Successivamente, si è intervenuti modificando tale impostazione con il decreto legge 24 gennaio 2015, n. 3, meglio conosciuto con il nome di “decreto investment compact”, convertito, con modificazioni, dalla legge 24 marzo 2015, n. 33. Tale decreto, tra le altre modifiche introdotte alla normativa del Patent box, ha anche esteso il regime fiscale a tutte le tipologie di marchi, inclusi quelli commerciali, superando in questo modo la limitazione per cui solo i marchi d’impresa funzionalmente equivalenti ai brevetti potevano essere ammessi all’agevolazione.
La norma che è stata modificata con il recente DL n. 50 considerava quindi come agevolabili anche i redditi derivanti dai marchi d’impresa per i quali fossero svolte attività di presentazione, comunicazione e promozione volte ad accrescere il loro carattere distintivo e/o la rinomanza dei marchi, contribuendo così alla conoscenza, all’affermazione commerciale, all’immagine dei prodotti o dei servizi, del design o degli altri materiali proteggibili, all’esplicarsi insomma proprio di quell’importante funzione d’investimento del marchio di cui si è discusso sopra con riferimento alla sentenza della Corte di Giustizia Europea sul caso Interflora/Marks & Spencer.

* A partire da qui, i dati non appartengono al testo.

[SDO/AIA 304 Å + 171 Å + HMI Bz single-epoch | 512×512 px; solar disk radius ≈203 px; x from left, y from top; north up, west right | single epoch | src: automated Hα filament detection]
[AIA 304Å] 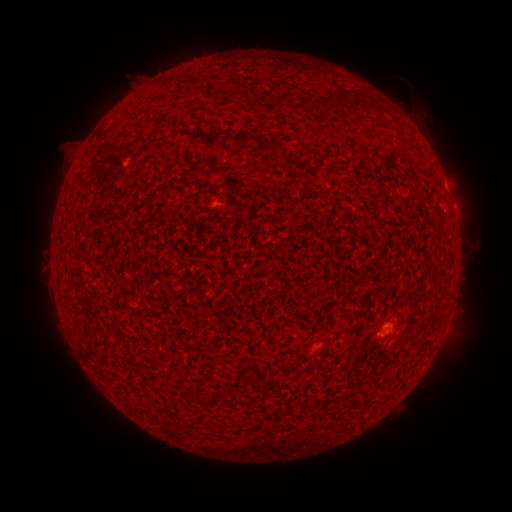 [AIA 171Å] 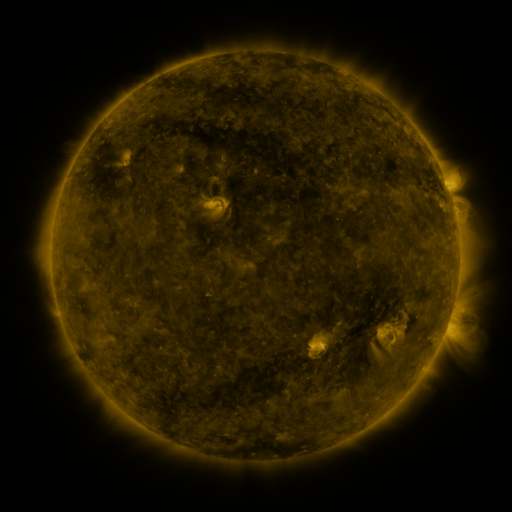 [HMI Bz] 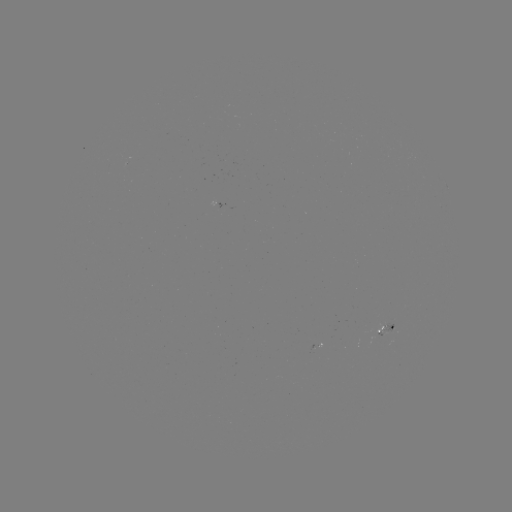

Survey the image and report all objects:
filament: (166, 83)
filament: (343, 99)
filament: (279, 101)
filament: (326, 102)
filament: (303, 105)
filament: (234, 138)
filament: (261, 144)
filament: (272, 145)
filament: (302, 175)
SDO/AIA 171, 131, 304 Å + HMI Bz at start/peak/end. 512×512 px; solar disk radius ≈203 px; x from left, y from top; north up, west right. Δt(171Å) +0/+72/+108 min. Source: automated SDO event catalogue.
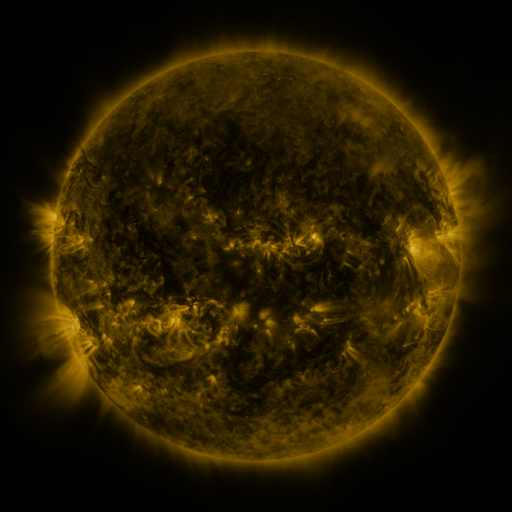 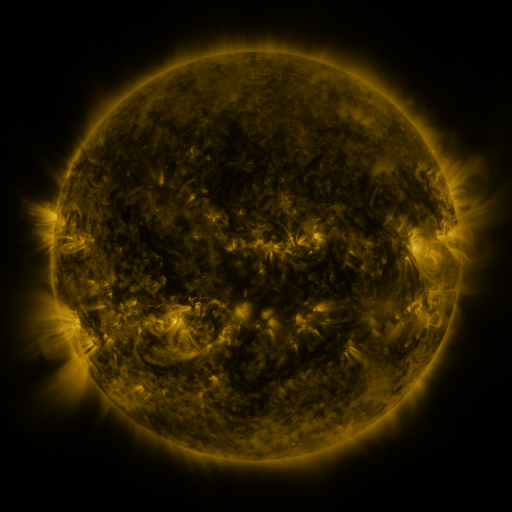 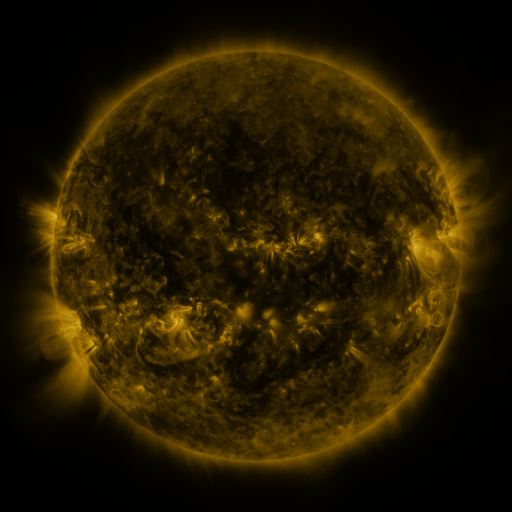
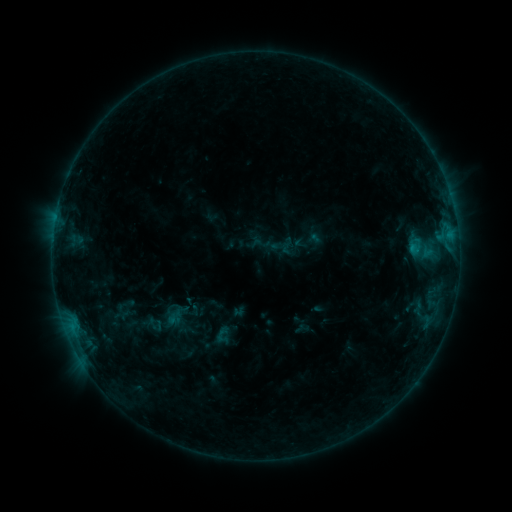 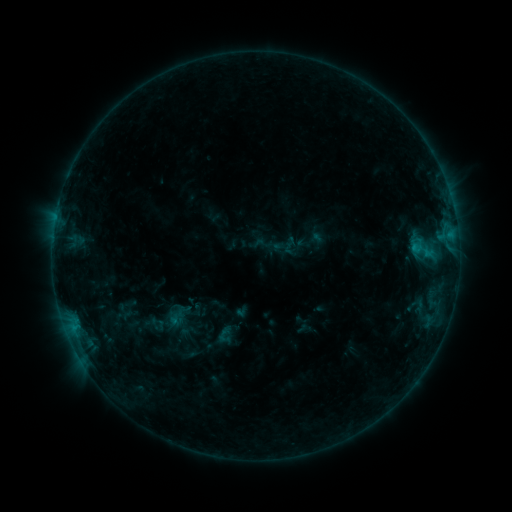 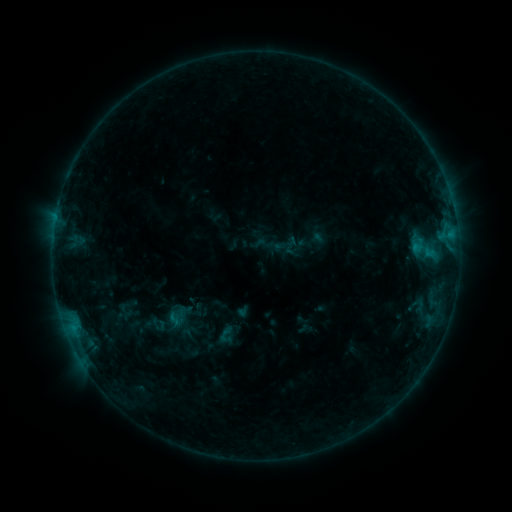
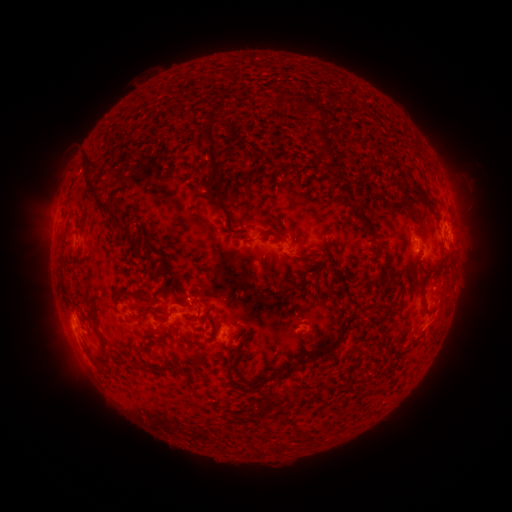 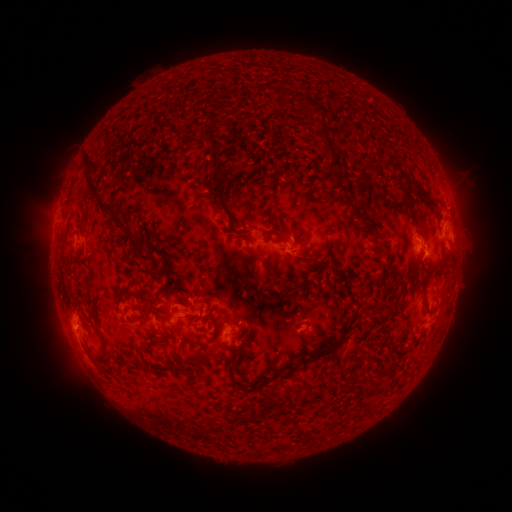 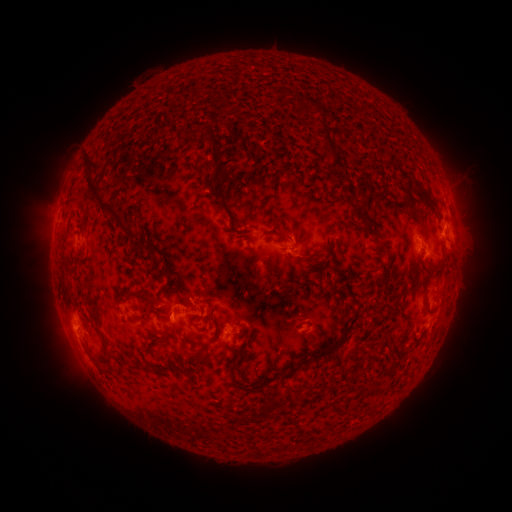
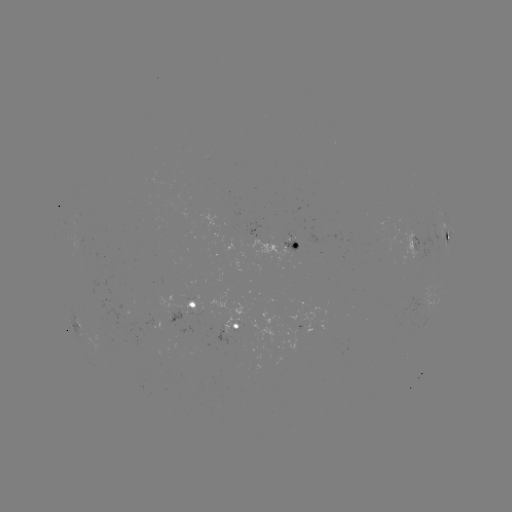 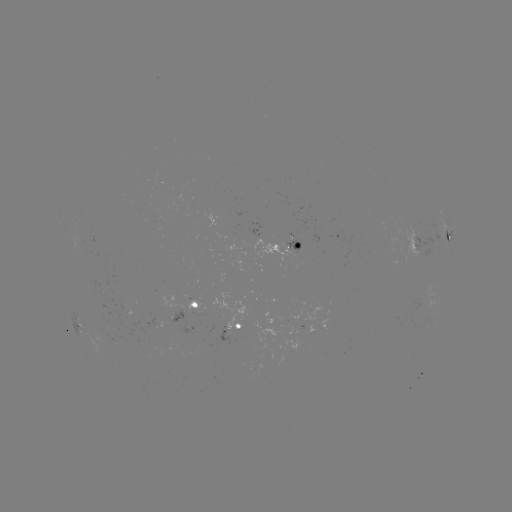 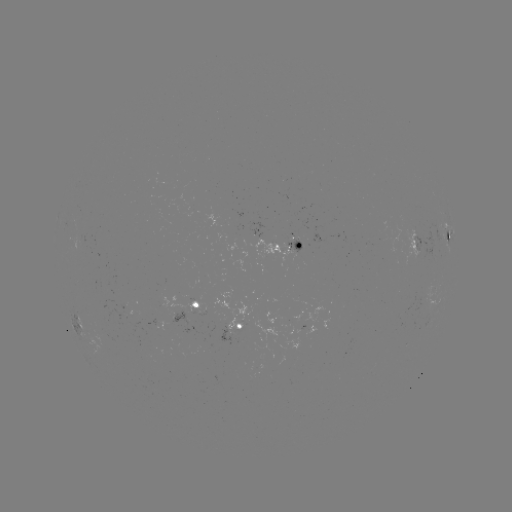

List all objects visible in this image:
emerging-flux region: (100, 328)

[1] Regimi analoghi a quello introdotto in Italia sono previsti in: Belgio, Francia, Gran Bretagna, Lussemburgo, Paesi Bassi e Spagna
[2] Nel DL approvato nel CDM del 20 gennaio 2015 è prevista la possibilità di comprendere nei costi di attività di ricerca e sviluppo i costi di acquisto del bene immateriale agevolabile, nonché eventuali costi di ricerca relativi a contratti stipulati con società facenti parte del gruppo con un tetto massimo del 30% delle stesse.
[3] Metodo elaborato dall’OCSE nelle sue raccomandazioni 2015, di cui si discuterà in seguito.